• Prompt
Write out the full set of records below exactly.

+ + +

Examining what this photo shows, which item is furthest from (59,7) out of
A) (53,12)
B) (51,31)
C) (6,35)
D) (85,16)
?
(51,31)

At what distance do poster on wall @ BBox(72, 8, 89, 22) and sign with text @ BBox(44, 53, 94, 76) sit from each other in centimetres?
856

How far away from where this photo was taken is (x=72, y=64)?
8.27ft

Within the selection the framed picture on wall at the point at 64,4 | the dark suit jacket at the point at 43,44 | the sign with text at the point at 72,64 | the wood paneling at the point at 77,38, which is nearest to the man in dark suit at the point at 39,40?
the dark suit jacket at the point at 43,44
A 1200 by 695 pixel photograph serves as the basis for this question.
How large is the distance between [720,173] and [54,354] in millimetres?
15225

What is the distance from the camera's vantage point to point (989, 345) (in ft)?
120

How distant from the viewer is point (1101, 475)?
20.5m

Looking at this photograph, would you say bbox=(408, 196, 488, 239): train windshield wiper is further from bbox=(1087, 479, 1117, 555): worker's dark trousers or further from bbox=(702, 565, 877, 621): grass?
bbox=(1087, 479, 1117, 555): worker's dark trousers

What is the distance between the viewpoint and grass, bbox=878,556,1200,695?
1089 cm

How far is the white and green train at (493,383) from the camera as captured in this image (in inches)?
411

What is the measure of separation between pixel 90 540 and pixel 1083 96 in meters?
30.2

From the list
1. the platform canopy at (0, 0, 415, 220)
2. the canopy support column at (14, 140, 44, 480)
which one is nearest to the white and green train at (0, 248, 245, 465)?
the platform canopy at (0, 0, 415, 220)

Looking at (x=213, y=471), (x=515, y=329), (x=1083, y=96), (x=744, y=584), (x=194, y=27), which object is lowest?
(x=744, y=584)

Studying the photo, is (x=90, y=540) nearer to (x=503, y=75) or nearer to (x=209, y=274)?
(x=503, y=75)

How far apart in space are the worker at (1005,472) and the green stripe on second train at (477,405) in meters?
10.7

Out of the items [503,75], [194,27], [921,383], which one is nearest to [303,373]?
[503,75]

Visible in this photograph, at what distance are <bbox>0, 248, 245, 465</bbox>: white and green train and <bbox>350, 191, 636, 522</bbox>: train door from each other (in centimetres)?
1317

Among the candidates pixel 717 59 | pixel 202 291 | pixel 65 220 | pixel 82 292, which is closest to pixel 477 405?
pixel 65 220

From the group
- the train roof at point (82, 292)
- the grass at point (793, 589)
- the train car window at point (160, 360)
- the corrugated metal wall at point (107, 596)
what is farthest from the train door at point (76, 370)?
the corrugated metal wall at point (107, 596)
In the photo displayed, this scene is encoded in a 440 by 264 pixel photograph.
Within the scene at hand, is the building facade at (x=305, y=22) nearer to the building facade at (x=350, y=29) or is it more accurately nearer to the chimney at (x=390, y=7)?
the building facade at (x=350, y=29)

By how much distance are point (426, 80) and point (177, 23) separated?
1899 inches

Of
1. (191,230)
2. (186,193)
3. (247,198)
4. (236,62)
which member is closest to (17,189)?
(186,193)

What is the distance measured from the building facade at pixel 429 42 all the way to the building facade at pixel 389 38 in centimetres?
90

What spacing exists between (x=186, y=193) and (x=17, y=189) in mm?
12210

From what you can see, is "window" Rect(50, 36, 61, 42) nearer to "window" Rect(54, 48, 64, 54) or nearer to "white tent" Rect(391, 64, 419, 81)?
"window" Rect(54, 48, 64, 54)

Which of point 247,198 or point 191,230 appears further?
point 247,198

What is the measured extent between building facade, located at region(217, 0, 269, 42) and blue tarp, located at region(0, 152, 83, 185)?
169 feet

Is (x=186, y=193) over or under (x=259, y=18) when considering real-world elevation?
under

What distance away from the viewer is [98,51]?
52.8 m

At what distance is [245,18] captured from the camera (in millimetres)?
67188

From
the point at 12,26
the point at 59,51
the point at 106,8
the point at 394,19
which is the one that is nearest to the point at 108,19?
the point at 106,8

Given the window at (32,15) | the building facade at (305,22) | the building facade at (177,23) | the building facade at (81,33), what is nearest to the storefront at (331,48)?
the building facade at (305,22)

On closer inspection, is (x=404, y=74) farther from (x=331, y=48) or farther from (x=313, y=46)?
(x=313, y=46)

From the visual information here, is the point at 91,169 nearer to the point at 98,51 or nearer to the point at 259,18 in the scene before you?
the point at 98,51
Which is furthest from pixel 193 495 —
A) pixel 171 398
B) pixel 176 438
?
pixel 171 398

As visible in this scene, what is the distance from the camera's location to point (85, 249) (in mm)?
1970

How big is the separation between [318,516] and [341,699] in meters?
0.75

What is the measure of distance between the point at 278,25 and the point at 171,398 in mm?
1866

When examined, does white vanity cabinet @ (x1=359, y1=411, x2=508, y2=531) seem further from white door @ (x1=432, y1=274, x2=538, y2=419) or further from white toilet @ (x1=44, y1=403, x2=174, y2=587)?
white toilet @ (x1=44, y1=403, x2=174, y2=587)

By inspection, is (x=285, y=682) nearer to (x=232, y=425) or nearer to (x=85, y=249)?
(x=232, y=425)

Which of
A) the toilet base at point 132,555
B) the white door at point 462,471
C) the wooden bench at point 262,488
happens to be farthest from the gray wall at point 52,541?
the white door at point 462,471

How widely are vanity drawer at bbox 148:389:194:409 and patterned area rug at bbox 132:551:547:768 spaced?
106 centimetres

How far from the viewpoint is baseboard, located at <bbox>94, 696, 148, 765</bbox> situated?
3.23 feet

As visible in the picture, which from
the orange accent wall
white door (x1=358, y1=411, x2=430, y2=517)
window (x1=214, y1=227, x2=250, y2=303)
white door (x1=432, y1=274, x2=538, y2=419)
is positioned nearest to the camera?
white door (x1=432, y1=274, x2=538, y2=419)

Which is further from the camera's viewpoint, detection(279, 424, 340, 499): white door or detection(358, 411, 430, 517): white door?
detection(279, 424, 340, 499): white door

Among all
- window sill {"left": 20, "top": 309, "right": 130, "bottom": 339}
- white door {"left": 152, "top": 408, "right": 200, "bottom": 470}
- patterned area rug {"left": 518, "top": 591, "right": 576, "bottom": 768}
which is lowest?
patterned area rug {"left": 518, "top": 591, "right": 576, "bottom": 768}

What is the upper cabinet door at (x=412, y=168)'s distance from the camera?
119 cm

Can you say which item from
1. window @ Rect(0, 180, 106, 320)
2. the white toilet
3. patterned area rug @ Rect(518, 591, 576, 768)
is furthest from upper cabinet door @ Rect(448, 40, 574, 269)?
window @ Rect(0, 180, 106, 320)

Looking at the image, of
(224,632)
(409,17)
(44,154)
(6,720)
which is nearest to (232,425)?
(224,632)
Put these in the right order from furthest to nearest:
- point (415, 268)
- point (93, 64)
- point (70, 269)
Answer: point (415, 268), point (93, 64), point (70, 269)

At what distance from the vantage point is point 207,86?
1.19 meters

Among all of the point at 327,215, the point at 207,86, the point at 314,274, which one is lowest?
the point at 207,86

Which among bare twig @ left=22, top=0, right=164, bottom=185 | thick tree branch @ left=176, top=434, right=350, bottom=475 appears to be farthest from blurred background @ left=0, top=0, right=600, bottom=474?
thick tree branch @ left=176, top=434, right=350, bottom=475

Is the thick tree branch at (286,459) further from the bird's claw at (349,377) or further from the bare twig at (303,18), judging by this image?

+ + +

• Solution
Examining what this photo shows, which item is furthest from (59,7) out of
A) (53,12)
B) (51,31)
C) (6,35)
D) (85,16)
?
(51,31)

At what distance do poster on wall @ BBox(72, 8, 89, 22) and sign with text @ BBox(44, 53, 94, 76) sit from each other in centimetres?
856

How far away from where this photo was taken is (x=72, y=64)?
8.27ft

Within the selection the framed picture on wall at the point at 64,4 | the dark suit jacket at the point at 43,44 | the sign with text at the point at 72,64 | the wood paneling at the point at 77,38, which is nearest to the man in dark suit at the point at 39,40?
the dark suit jacket at the point at 43,44
A 1200 by 695 pixel photograph serves as the basis for this question.
How large is the distance between [720,173] and [54,354] in millimetres?
15225

What is the distance from the camera's vantage point to point (989, 345) (in ft)?
120

How distant from the viewer is point (1101, 475)?
20.5m

Looking at this photograph, would you say bbox=(408, 196, 488, 239): train windshield wiper is further from bbox=(1087, 479, 1117, 555): worker's dark trousers or further from bbox=(702, 565, 877, 621): grass?
bbox=(1087, 479, 1117, 555): worker's dark trousers

What is the distance between the viewpoint and grass, bbox=878,556,1200,695?
1089 cm

How far is the white and green train at (493,383) from the camera as captured in this image (in inches)?
411

What is the measure of separation between pixel 90 540 and pixel 1083 96 in meters?
30.2

From the list
1. the platform canopy at (0, 0, 415, 220)
2. the canopy support column at (14, 140, 44, 480)
which one is nearest to the white and green train at (0, 248, 245, 465)?
the platform canopy at (0, 0, 415, 220)

Looking at (x=213, y=471), (x=515, y=329), (x=1083, y=96), (x=744, y=584), (x=194, y=27), which object is lowest?
(x=744, y=584)

Studying the photo, is (x=90, y=540) nearer to (x=503, y=75) or nearer to (x=209, y=274)?
(x=503, y=75)

How far apart in space are the worker at (1005,472) and the green stripe on second train at (477,405) in meters?
10.7

Out of the items [503,75], [194,27], [921,383], which one is nearest to [303,373]?
[503,75]

Visible in this photograph, at what distance are <bbox>0, 248, 245, 465</bbox>: white and green train and <bbox>350, 191, 636, 522</bbox>: train door from each other (in centimetres)?
1317

Among the candidates pixel 717 59 | pixel 202 291 | pixel 65 220 | pixel 82 292, which is closest to pixel 477 405?
pixel 65 220

From the group
- the train roof at point (82, 292)
- the grass at point (793, 589)
- the train car window at point (160, 360)
- the corrugated metal wall at point (107, 596)
what is farthest from the train door at point (76, 370)?
the corrugated metal wall at point (107, 596)
In the photo displayed, this scene is encoded in a 440 by 264 pixel photograph.
Within the scene at hand, is the building facade at (x=305, y=22) nearer to the building facade at (x=350, y=29) or is it more accurately nearer to the chimney at (x=390, y=7)?
the building facade at (x=350, y=29)

By how much distance are point (426, 80) and point (177, 23) separated?
1899 inches

Of
1. (191,230)
2. (186,193)
3. (247,198)
4. (236,62)
which member is closest to (17,189)?
(186,193)

What is the distance measured from the building facade at pixel 429 42 all the way to the building facade at pixel 389 38 in centimetres?
90

What spacing exists between (x=186, y=193) and (x=17, y=189) in mm?
12210

From what you can see, is "window" Rect(50, 36, 61, 42) nearer to "window" Rect(54, 48, 64, 54) or nearer to "white tent" Rect(391, 64, 419, 81)?
"window" Rect(54, 48, 64, 54)

Which of point 247,198 or point 191,230 appears further?
point 247,198

What is the measured extent between building facade, located at region(217, 0, 269, 42) and blue tarp, located at region(0, 152, 83, 185)?
169 feet

Is (x=186, y=193) over or under (x=259, y=18) when considering real-world elevation?
under

What distance away from the viewer is [98,51]?
52.8 m

At what distance is [245,18] captured from the camera (in millimetres)?
67188

From
the point at 12,26
the point at 59,51
the point at 106,8
the point at 394,19
which is the one that is nearest to the point at 108,19?
the point at 106,8

Given the window at (32,15) | the building facade at (305,22) | the building facade at (177,23) | the building facade at (81,33), what is nearest to the storefront at (331,48)?
the building facade at (305,22)

On closer inspection, is (x=404, y=74) farther from (x=331, y=48) or farther from (x=313, y=46)?
(x=313, y=46)

From the visual information here, is the point at 91,169 nearer to the point at 98,51 or nearer to the point at 259,18 in the scene before you?
the point at 98,51
Which is furthest from pixel 193 495 —
A) pixel 171 398
B) pixel 176 438
?
pixel 171 398

As visible in this scene, what is the distance from the camera's location to point (85, 249) (in mm)?
1970

How big is the separation between [318,516] and [341,699] in meters?
0.75

What is the measure of distance between the point at 278,25 and the point at 171,398 in mm?
1866

When examined, does white vanity cabinet @ (x1=359, y1=411, x2=508, y2=531) seem further from white door @ (x1=432, y1=274, x2=538, y2=419) or further from white toilet @ (x1=44, y1=403, x2=174, y2=587)?
white toilet @ (x1=44, y1=403, x2=174, y2=587)

By inspection, is (x=285, y=682) nearer to (x=232, y=425) or nearer to (x=85, y=249)?
(x=232, y=425)

Which of
A) the toilet base at point 132,555
B) the white door at point 462,471
C) the wooden bench at point 262,488
happens to be farthest from the gray wall at point 52,541?
the white door at point 462,471

How widely are vanity drawer at bbox 148:389:194:409 and patterned area rug at bbox 132:551:547:768 spaced?
106 centimetres

How far from the viewpoint is baseboard, located at <bbox>94, 696, 148, 765</bbox> situated?
3.23 feet

As visible in the picture, which from
the orange accent wall
white door (x1=358, y1=411, x2=430, y2=517)
window (x1=214, y1=227, x2=250, y2=303)
white door (x1=432, y1=274, x2=538, y2=419)
is positioned nearest to the camera?
white door (x1=432, y1=274, x2=538, y2=419)

Which is further from the camera's viewpoint, detection(279, 424, 340, 499): white door or detection(358, 411, 430, 517): white door?
detection(279, 424, 340, 499): white door

Among all
- window sill {"left": 20, "top": 309, "right": 130, "bottom": 339}
- white door {"left": 152, "top": 408, "right": 200, "bottom": 470}
- patterned area rug {"left": 518, "top": 591, "right": 576, "bottom": 768}
which is lowest?
patterned area rug {"left": 518, "top": 591, "right": 576, "bottom": 768}

What is the upper cabinet door at (x=412, y=168)'s distance from the camera?
119 cm

Can you say which item from
1. window @ Rect(0, 180, 106, 320)
2. the white toilet
3. patterned area rug @ Rect(518, 591, 576, 768)
is furthest from upper cabinet door @ Rect(448, 40, 574, 269)?
window @ Rect(0, 180, 106, 320)

Looking at the image, of
(224,632)
(409,17)
(44,154)
(6,720)
which is nearest to (232,425)?
(224,632)
Put these in the right order from furthest to nearest:
- point (415, 268)
- point (93, 64)
- point (70, 269)
Answer: point (415, 268), point (93, 64), point (70, 269)

At what distance from the vantage point is point 207,86?
1.19 meters

Among all of the point at 327,215, the point at 207,86, the point at 314,274, which one is lowest?
the point at 207,86

Which among bare twig @ left=22, top=0, right=164, bottom=185 | thick tree branch @ left=176, top=434, right=350, bottom=475 appears to be farthest from blurred background @ left=0, top=0, right=600, bottom=474?
thick tree branch @ left=176, top=434, right=350, bottom=475

Is the thick tree branch at (286,459) further from the bird's claw at (349,377) or further from the bare twig at (303,18), judging by this image?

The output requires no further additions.